Your goal: Can you quote the text of every one of the records below word for word, leaving out the pictures?

Supplied material:
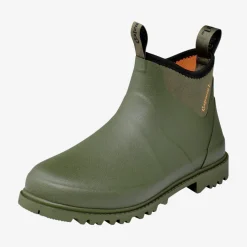 Ascot Lady II 6"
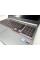 Ноутбук Fujitsu LifeBook E756 / 15.6" (1920x1080) IPS / Intel Core i5-6200U (2 (4) ядра по 2.3 - 2.8 GHz) / 8 GB DDR4 / 256 GB SSD / Intel HD Graphics 520 / WebCam / Win 10 б/в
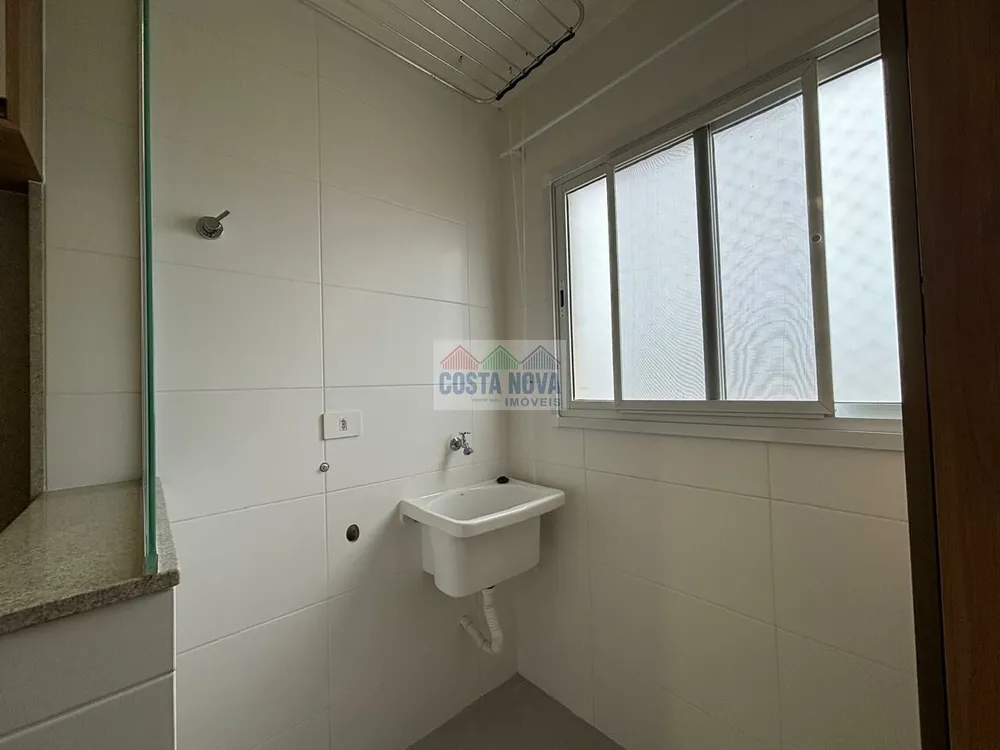 Apartamento, 2 quartos, 63 m² - Foto 1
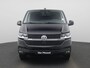 Volkswagen Transporter 2.0 TDI L1H1 4Motion 204PK | Dubbele Cabine | Automaat | Trekhaak | Multifunctioneel Stuurwiel | Navigatie | Parkeersensoren Voor + Achter | LED-Koplampen | Cruise Control | Airco | DAB+ |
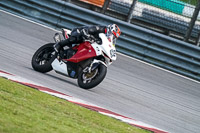 Sepang;event-digital-images;motorbikes;no-limits;peter-wileman-photography;trackday;trackday-digital-images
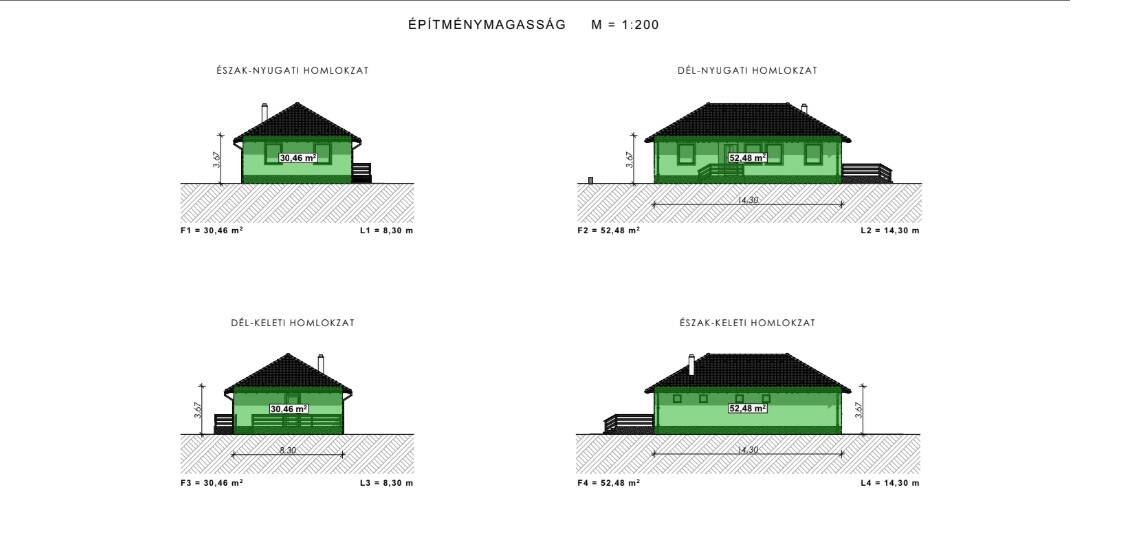 Kép 7
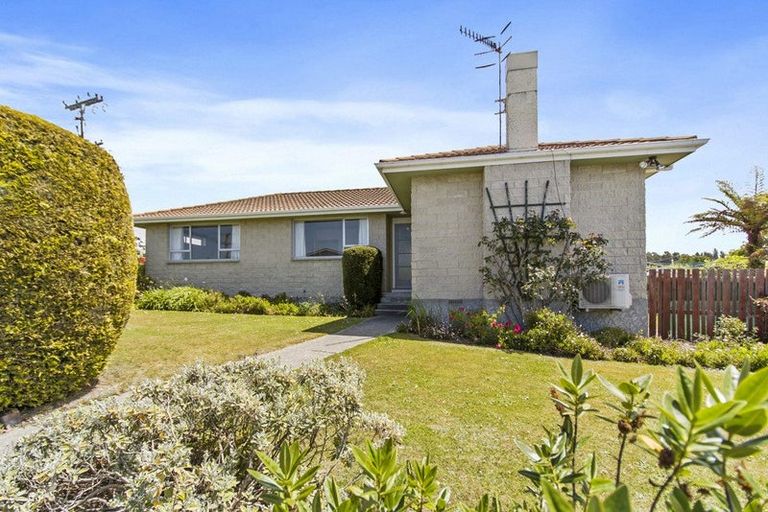 Photo of property in 23 Jellicoe Street, Oceanview, Timaru, 7910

Exercise result:
 Ascot Lady II 6"
 Ноутбук Fujitsu LifeBook E756 / 15.6" (1920x1080) IPS / Intel Core i5-6200U (2 (4) ядра по 2.3 - 2.8 GHz) / 8 GB DDR4 / 256 GB SSD / Intel HD Graphics 520 / WebCam / Win 10 б/в
 Apartamento, 2 quartos, 63 m² - Foto 1
 Volkswagen Transporter 2.0 TDI L1H1 4Motion 204PK | Dubbele Cabine | Automaat | Trekhaak | Multifunctioneel Stuurwiel | Navigatie | Parkeersensoren Voor + Achter | LED-Koplampen | Cruise Control | Airco | DAB+ |
 Sepang;event-digital-images;motorbikes;no-limits;peter-wileman-photography;trackday;trackday-digital-images
 Kép 7
 Photo of property in 23 Jellicoe Street, Oceanview, Timaru, 7910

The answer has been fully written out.